ドクさんも何か意味深な事を言ってたし、ああいうの(・・・・・)が勝敗を分ける鍵になるのかもしれない。

「ただ目の前の敵を倒してクリスタルを割るだけのイベントとかではなかったんですね……」

「ルール自体はシンプルだが、鉄板の構成みたいなのが存在しないからな。相手の構成や作戦次第で人数差や多少の質なんかが簡単に覆されちまうし覆せちまうから、結構頭使うらしいぜ?」

ドロシーの受け売りだが、と、ドクさんは説明してくれるのだけれど、それだけだとなんとなくすごく難しい気がする。

面白そうだとは思ったけれど、私にはまだ早いのかもしれない。

見ている分にはとても楽しく見られるのだけれど……


「ま、興味があるならドロシーが来た時にでも話を聞けば良いが、ただ対戦が見たいっていうだけなら次からはチケットもらっておく事にするか?」

「そうですね。お願いします!」

詳しく知るには私にはまだ色々足りなさ過ぎる気がする。

上位職の人たちの役割とか、スキルだとか、そういうのが詳しく解って来たらより楽しめる気がするし。

でも、それよりは今は、黒猫の人たちの活躍が見たいという気持ちの方が強いのだ。


 こうして、ただ漫然と過ごすだけだった日々に、待つのが楽しみになるイベントが追加された。



-Tips-

ドミニオンズ (ギルド)

ギルドマスター:レイド(ソードマスター)

カルナスに拠点を置くタクティクス系の大手ギルドの一角で、毎回決勝・準決勝まで上るほどの強豪ギルドである。

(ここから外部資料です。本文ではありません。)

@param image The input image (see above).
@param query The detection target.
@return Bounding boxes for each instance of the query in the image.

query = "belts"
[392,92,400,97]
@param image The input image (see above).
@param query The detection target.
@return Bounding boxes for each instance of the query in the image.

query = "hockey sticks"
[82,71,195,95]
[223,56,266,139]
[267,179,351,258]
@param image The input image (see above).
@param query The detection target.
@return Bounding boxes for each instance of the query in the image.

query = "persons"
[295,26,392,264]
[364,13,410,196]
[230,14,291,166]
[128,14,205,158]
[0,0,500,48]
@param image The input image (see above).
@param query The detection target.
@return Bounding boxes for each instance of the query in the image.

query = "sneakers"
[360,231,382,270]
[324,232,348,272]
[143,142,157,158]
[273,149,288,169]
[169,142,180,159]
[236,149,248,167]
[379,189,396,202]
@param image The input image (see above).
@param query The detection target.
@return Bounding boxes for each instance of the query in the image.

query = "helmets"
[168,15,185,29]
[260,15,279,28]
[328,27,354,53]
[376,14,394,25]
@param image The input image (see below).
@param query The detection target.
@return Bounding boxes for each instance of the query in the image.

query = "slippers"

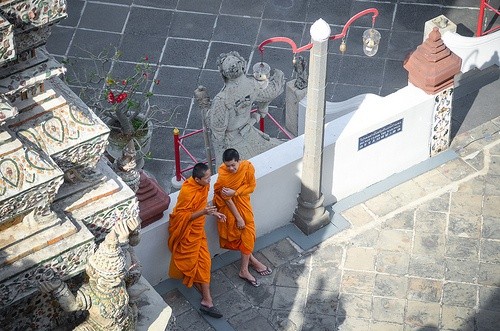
[240,272,260,287]
[199,301,224,318]
[256,266,273,275]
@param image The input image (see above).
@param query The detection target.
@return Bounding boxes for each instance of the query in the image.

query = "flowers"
[63,43,185,161]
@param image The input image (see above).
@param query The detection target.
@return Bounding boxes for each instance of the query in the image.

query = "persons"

常に30人ほどのメンバーが常駐してるほか、協力・提携ギルドが複数存在し、ボス狩りや高難易度マップ等では数の暴力によって絶大な威力を誇る。

タクティクス戦においてはギルド内トップ3の実力を持つ三人のバトルマスター、通称『ドミニオンズの黒壁』による一点突破が得意戦術。


ギルドとしてはメンバー間の雰囲気重視であり、タクティクスギルドである事よりは大所帯の『仲間』の集まりである事を重視している為、メンバー間の仲は非常に良好であると言える。

新人や初心者には務めて優しく、丁寧に教えるため、新規加入者や希望者も多い優良ギルドであると言われている。